KateBlueSky commented 10 months ago

Hi @borg323 what version of windows are you using? I think there's some issue with dpc++ llvm on Windows 10 and the linker dpc++ is using. It's related to this issue https://github.com/intel/llvm/issues/11568 Also, I need to test this on a windows machine too. Unfortunately, I've only tested the build using Ubuntu.

borg323 commented 10 months ago

I'm also using windows 10, but with the latest release of oneapi base. The compiler is icx and linker used is xilink, I'll try to use clang instead to see if it helps.

borg323 commented 10 months ago

I did get it to work eventually, but it was a bit messy: I did some experiments using the vector-add example, and only managed to make it work with icx handling the final link stage instead of the linker. Unfortunately I haven't managed to find a way to get meson to use icx as a linker yet, but doing it by had results in a working executable.

- - - - - - -

◆ **Request 1**:
Copy the passage from the dpc++ build discussion word for word, from "Hi @borg323 what" up to and including "a working executable.".
◆ **Request 2**:
In the dpc++ build discussion, which linker was being used with the icx compiler?
◆ **Request 3**:
Extend the dpc++ build discussion, picking up after its final comment.

◆ **Data lines**:

- - - - - - -

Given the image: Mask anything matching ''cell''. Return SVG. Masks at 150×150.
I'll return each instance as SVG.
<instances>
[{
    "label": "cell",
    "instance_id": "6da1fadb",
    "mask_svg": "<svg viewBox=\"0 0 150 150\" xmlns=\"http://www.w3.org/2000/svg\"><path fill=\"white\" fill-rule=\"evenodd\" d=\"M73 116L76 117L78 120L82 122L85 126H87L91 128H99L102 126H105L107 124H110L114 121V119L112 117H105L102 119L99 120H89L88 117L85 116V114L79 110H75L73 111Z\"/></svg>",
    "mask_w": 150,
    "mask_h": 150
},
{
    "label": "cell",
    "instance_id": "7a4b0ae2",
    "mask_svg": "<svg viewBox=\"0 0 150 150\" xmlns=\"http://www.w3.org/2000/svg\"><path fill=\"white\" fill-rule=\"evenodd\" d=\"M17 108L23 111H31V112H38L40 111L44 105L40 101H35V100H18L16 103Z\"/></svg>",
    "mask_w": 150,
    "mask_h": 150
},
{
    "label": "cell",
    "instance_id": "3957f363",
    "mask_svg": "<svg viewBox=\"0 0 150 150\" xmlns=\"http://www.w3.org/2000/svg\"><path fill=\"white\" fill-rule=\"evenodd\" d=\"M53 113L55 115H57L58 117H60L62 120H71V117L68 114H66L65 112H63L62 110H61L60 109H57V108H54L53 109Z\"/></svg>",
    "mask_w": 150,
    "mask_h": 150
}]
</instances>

- - - - - - -

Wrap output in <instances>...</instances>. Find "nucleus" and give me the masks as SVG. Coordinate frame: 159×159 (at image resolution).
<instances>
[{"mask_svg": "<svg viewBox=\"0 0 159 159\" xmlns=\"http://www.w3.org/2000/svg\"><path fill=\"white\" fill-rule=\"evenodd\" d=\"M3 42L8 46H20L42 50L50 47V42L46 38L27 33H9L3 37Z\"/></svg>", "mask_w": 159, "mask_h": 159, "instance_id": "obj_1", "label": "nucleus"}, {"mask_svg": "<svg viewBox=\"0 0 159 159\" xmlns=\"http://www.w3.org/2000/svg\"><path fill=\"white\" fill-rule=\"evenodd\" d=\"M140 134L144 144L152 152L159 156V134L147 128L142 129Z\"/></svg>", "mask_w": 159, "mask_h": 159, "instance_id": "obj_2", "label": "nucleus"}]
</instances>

- - - - - - -

◆ **Written response 1**:
Hi @borg323 what version of windows are you using? I think there's some issue with dpc++ llvm on Windows 10 and the linker dpc++ is using. It's related to this issue https://github.com/intel/llvm/issues/11568 Also, I need to test this on a windows machine too. Unfortunately, I've only tested the build using Ubuntu.

borg323 commented 10 months ago

I'm also using windows 10, but with the latest release of oneapi base. The compiler is icx and linker used is xilink, I'll try to use clang instead to see if it helps.

borg323 commented 10 months ago

I did get it to work eventually, but it was a bit messy: I did some experiments using the vector-add example, and only managed to make it work with icx handling the final link stage instead of the linker. Unfortunately I haven't managed to find a way to get meson to use icx as a linker yet, but doing it by had results in a working executable.

◆ **Written response 2**:
xilink

◆ **Written response 3**:
KateBlueSky commented 10 months ago

@borg323 For using meson on ubuntu and with the DPC++ compiler I had use the newest meson update from https://github.com/mesonbuild/meson . The OneAPI functionality for meson on windows and ubuntu was added in October of last year https://github.com/mesonbuild/meson/pull/10909 . I don't know if this helps you or not? On my end I still need to get rid of the dpct header files and do more testing with test you describe above.

borg323 commented 10 months ago

Here is an updated build script that makes a working windows binary with a few fragile hacks... I'm still looking for a meson solution.

@echo off
setlocal

rem 1. Set the following for the options you want to build.
set CUDNN=true
set CUDA=true
set DX12=false
set OPENCL=false
set MKL=false
set DNNL=true
set OPENBLAS=false
set EIGEN=false
set TEST=false

rem 2. Edit the paths for the build dependencies.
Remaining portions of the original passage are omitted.